I got back last night from visiting Brett de Stoop up near Sydney so I could get the basics together for an article that we hope to be able to sell to some magazines. Simon Davidson a salt fan and photographer for some of the country's bigger car and bike mags amongst other things had called me right about the time that I'd been thinking how much I'd like to write a story about Brett and wondering if on some slim chance he'd be interested in doing it with me. Brett is a very clever guy who has achieved something great but there is a whole lot more to him than that. Some people just want to take their ride "out there , just to see what it'll do"...Brett is on a grand pursuit to take his know-how and his ability to see what it will do, he is a massive ball of energy and a fierce creative force who will freely admit it frightens the bejesus out of him. He will also openly describe how the death of his brother and a broken relationship created a blizzard that kept him focused on the bike as a way of avoiding the pain around him.Many of the regulars here will envy the ability to devote so much time but it has been a strange compromise between therapy and self harm.

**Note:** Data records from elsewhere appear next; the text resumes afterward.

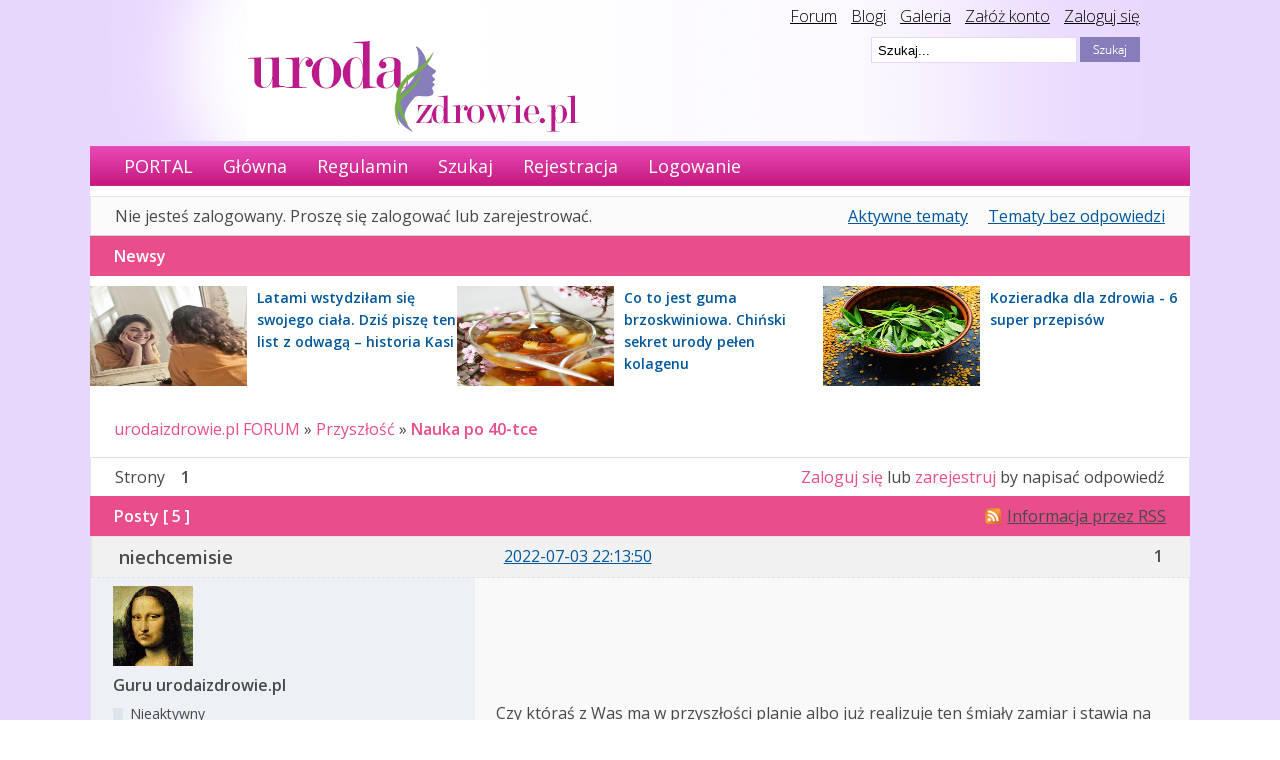

--- FILE ---
content_type: text/css
request_url: https://urodaizdrowie.pl/forum/style/Oxygen/Oxygen_cs.css
body_size: 884
content:
/* General colour scheme
----------------------------------------------------------------*/

body {
	background: #fff;
	color: #494949;
	}

.brd a:link, .brd a:visited {
	color: #00579C;
	}

.brd p.feed a:link, .brd p.feed a:visited {
	color: #DDDDDD;
	}

.brd a:hover, .brd a:active, .brd a:focus,
.brd p.feed a:hover, .brd p.feed a:active, .brd p.feed a:focus {
	color: #494949;
	text-decoration: none;
	}

.brd .main-pagepost a:link, .brd .crumbs a:link,
.brd .main-pagepost a:visited, .brd .crumbs a:visited {
	text-decoration: none;
color: #e94e8a;
	}

.brd .main-pagepost a:hover, .brd .crumbs a:hover,
.brd .main-pagepost a:active, .brd .crumbs a:active,
.brd .main-pagepost a:focus, .brd .crumbs a:focus {
	text-decoration: underline;
	}

.brd .gen-content, .brd .main-content {
	background: #fbfbfb;
	border-color: #DFE6ED;
	border-bottom-color: #CBD1D8;
	}

.brd .main-pagepost {
	background: #fff;
	border-color: #DDE4EB;
	}

.brd .crumbs {
	background: #fff;
	border-color: #fff;
	}


.brd .main-item, .brd .main-item li, .brd .main-item div, .brd td {
	border-color: #DDE4EB;
	}

.brd .main-item li.info-posts,
.brd .main-item li.info-replies,
.brd .main-item li.info-views,
.brd .main-item li.info-topics {
	}

.brd .main-content .main-item .item-nav {
	color: #f00;
	}

.brd .main-content .sticky {
	background: #F2F4FA;
	}

.brd .main-content .main-item .hn .item-status em.sticky ,
.brd .main-content .main-item .hn .item-status em.closed{
	color: #e94e8a;
	font-weight: bold;
	}

.brd .main-content .main-item .hn .item-status em.moved {
	color: #666;
	}

.brd .post * {
	border-color: #DDE4EB
	}

.brd .post {
	border-color: #DDE4EB;
	border-top-color: #fff;
	border-bottom-color: #ccc;
	}

#topic-review .firstpost, .brd .singlepost {
	border-top-color: #DDE4EB;
	border-bottom-color: #DDE4EB;
	}

.brd .post {
	background: #EDF1F5;
	}

.brd .posthead, .brd .postbody, .brd .post-options {
	/* background: #f9f9f9; */
	background: transparent;
	}

.brd .posthead .hn {
	background: #F1F1F1;
	}

.brd .posthead .post-title small {
	color: #999;
	}

.brd .online .userstatus span {
	border-color: #517CA1;
	}

.brd .ct-box, .brd .ct-set, .brd .ct-group, .brd .frm-group {
	border-color: #DBE0E4;
	}

.brd .admin-page .ct-box {
	background: #FEFFE6;
	}

.brd .admin-page .ct-set .ct-box, .brd .report {
	background: #F4F9FD;
	}

.brd .admin-page .warn-set .warn-box {
	background: #FEFFE6;
	}

.brd .main-frm .ct-group, .brd #brd-announcement {
	background: #F4F9FD;
	}

.brd .main-content .info-box {
	background: #FFFFE1;
	}

.brd .main-extensions .extension, .brd .main-hotfixes .hotfix {
	background: #F4F9FD;
	}

.brd .main-extensions .disabled, .brd .main-hotfixes .disabled {
	background: #FFFFE1;
	}

.brd .warn-group, .brd .warn-set, .brd .warn-box, .brd .error-box, .brd #admin-alerts {
	background: #FEFFE6;
	border-color: #F4EBCE;
	}

.brd .warn-group, .brd .warn-set, .brd .warn-box, .brd .error-box {
	border-color: #E6D190;
	}

.brd ul.info-list li,
.brd ul.error-list li {
	color: #6A97BF;
	}

.brd ul.info-list li span,
.brd ul.error-list li span {
	color: #666;
	}

.brd ul li strong {
	color: #333;
	}

.brd .user-box {
	background: #F4F9FD;
	}
.brd .ct-box .hn, .brd .ct-box .sig-demo {
	border-color: #DBE0E4;
	color: #1F537B;
	}

.brd .error-box .hn {
	color: #333;
	}

.brd .help-box {
	background: #f4f4f4;
	}

.brd .frm-buttons, .brd .extension .options, .brd .hotfix .options {
	border-color: #DBE0E4;
	}

.brd .checklist {
	background: #fff;
	border-color: #ccc;
	}

.brd label, .brd .aslabel, .brd .mf-set legend, .brd .ct-legend * {
	color: #357;
	}

.brd .paging * {
	border-color: #dedfdf;
	}


.brd .required label em, .brd #req-msg em, .brd .warn strong, .brd .important strong {
	color: #b42000;
	}

.brd .entry-content .quotebox, .brd .entry-content .codebox {
	background: #fff;
	border-color: #ddd;
	}

#brd-announcement .userbox {
	background: #F4F9FD none repeat scroll 0 0;
	}

.brd .main-content .main-item .hn .posted-mark {
	color: #99C;
	}

/* Menus
----------------------------------------------------------------*/

#brd-navlinks {
	/* background: #113C5E;
	border-color: #113C5E; */
	color: #ddd;
	}

#brd-navlinks a:link, #brd-navlinks a:visited {
	color: #fff;
	}

#brd-navlinks a:hover, #brd-navlinks a:active, #brd-navlinks a:focus {
	color: #fff;
	text-decoration: none;
	}

.brd .main-options, .brd .main-options span {
	background: #DDE4EB;
	}

.brd .main-menu, .brd .admin-menu {
	background: #1F537B;
	}

.brd .admin-submenu {
	background: #E4E4EC;
	border-color: #DFE6ED;
	}

.brd .main-menu a:link,
.brd .main-menu a:visited,
.brd .admin-menu a:link,
.brd .admin-menu a:visited {
	color: #ddd;
	text-decoration: none;
	}

.brd .main-menu a:hover,
.brd .main-menu a:active,
.brd .main-menu a:focus,
.brd .admin-menu a:hover,
.brd .admin-menu a:active,
.brd .admin-menu a:focus {
	text-decoration: underline;
	color: #fff;
	}

.brd .main-menu li.active a:hover,
.brd .main-menu li.active a:active,
.brd .main-menu li.active a:focus,
.brd .main-menu li.active a:visited,
.brd .admin-menu li.active a:hover,
.brd .admin-menu li.active a:active,
.brd .admin-menu li.active a:focus,
.brd .admin-menu li.active a:visited {
	text-decoration: none;
	}

.brd .admin-submenu li.active a {
	text-decoration: none;
	}

.brd .main-menu li.active a {
	color: #fff;
	}

.brd .admin-menu li.active a {
	color: #eef;
	}

#brd-admod #alert a {
	color: yellow;
	}

/* Logo and Headings
----------------------------------------------------------------*/

#brd-head {
	background: #296FA5;
	color: #ddd;
	border-color: #296FA5;
	}

#brd-head a, #brd-head a:link, #brd-head a:visited {
	color: #fff;
	}

.brd .main-head, .brd .main-foot {
	background: #e94e8a;
	color: #ddd;
	border-color: #e94e8a;
	}

.brd #brd-announcement h1 {
	border-color: #BBBBBB;
	}

.brd .main-subhead {
	border-color: #DFE6ED #DFE6ED #CBD1D8 #DFE6ED;
	background: #F4F4F4;
	}

.brd .column-title {
	border-color: #F4F4F4 #F4F4F4 #CBD1D8 #F4F4F4;
	background: #F4F4F4;
	}

.brd .group-head {
	background: #EDF1F5;
	border-color: #DBE0E4;
	}

.brd .content-head .hn {
	border-color: #DBE0E4;
	color: #666;
	}

.brd .main-head a:link, .brd .main-head a:visited,
.brd .main-foot .options a:link, .brd .main-foot .options a:visited {
	color: #494949;
	}

.brd .main-head a:hover, .brd .main-head a:active, .brd .main-head a:focus,
.brd .main-foot .options a:hover, .brd .main-foot .options a:active, .brd .main-foot .options a:focus {
	color: #fff;
	}

.brd th {
	background: #F4F4F4;
	}

.brd .main-frm .ct-group td {
	background: #FBFBFB;
	}

#extensions-used {
	border-bottom-color: #999;
}


/* Status indicators
----------------------------------------------------------------*/

.brd .main-content .main-item .icon {
	border-color: #EDF1F5 #DDE0E4 #C6CBD3 #BABFC6;
	}

.brd .main-content .redirect .icon {
	border-color: #f4f4f4 #f4f4f4 #f4f4f4 #f4f4f4;
	}

.brd .main-content .sticky .icon {
	border-color: #D7E5F3 #C3CFDC #9FB3C7 #90A2B4;
	}

.brd .main-content .closed .icon {
	border-color: #ACACAC #979797 #898989 #7A7A7A;
	}

.brd .main-content .sticky .closed .icon {
	border-color: #D7E5F3 #C3CFDC #898989 #7A7A7A;
	}

.brd .main-content .new .icon {
	border-color: #2B75AD #235E8C #1F537B #266799;
	}


/* Multi Checkbox Widget
-------------------------------------------------------------*/

.brd .checklist .checklist-item label:hover {
	background: #EDF1F5;
	}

It is simply fun as he says , theatre that he can perform in and he lights up even when describing what he likes about it let alone the process itself. He regularly says "if that (some particular idea)hadn't worked I probably wouldn't have gone on with it( the whole bike)"....but it doesn't take long to workout that very few things he does are stabs in the dark and he has a clinical way of developing things that eschews "hunches" in favour of plotting out parameters and cooly analyzing the effects that singular changes have.Most of the items that are used on the race bike have been dynoed on a single cylinder test motor, pipes compared , ports compared...he loves to describe the stock 50hp Waterbottle motor as a "lawnmower motor". He's very patient when you ask questions in an effort to consolidate what he has told you because it is often overwhelming and he has a great way of listening to you as you struggle to explain what you understand of what he has said......
We got there around lunch time Brett had put the naked bike together so it looked complete but without the internals , Simon began set up his gear I sat next to Brettie in his dyno shed as he explained that he felt too many people got caught up "tinkering" when they should take that extra step to make their own repeatable version so they had "room to move" and could genuinely "think outside the box"............it was as he said when he made the molds for the block that he could really mess with it and eliminate the compromises that he knew the original designers had made....
Bretts motor is way over square and as he said "anyone who knows their two stroke stuff knows that just by increasing the stroke I will get proportional gains, this motor , the thousand, is like a lame 1500, that's what the bore is ideal for.......I've got heaps to do yet"
I got back home close to midnight , with some notes and some voice recordings...and a lot of writing to do....
Moving right along I have finally bought the Torsen diff centre that we will be using in the tank so we can run numerically lower final drives . Shamelessly we are copying Sparky's ideas for his rear end , it's a 7 and a 1/2 inch 10 bolt that came from Arkansas and has just arrived at ground central, AzTex Motorsports in Phoenix.....we're going to marshall parts there before getting them back here via Bonneville... as the Rev says we try to surround ourselves with clever people and ask lots of questions and I don't need to tell anyone here that Bill Smith is way , way up there and we feel privileged that he even returns our emails...let alone helps, thanks Sparky.
This week I'm talking to an engine builder about modding some roller rockers for our motor and sourcing some solid lifters we're also going to get him to fit some bigger valves to the heads....46 weeks to go.
Anyway, besides all that I bought another Fender Telecaster this week, life is good.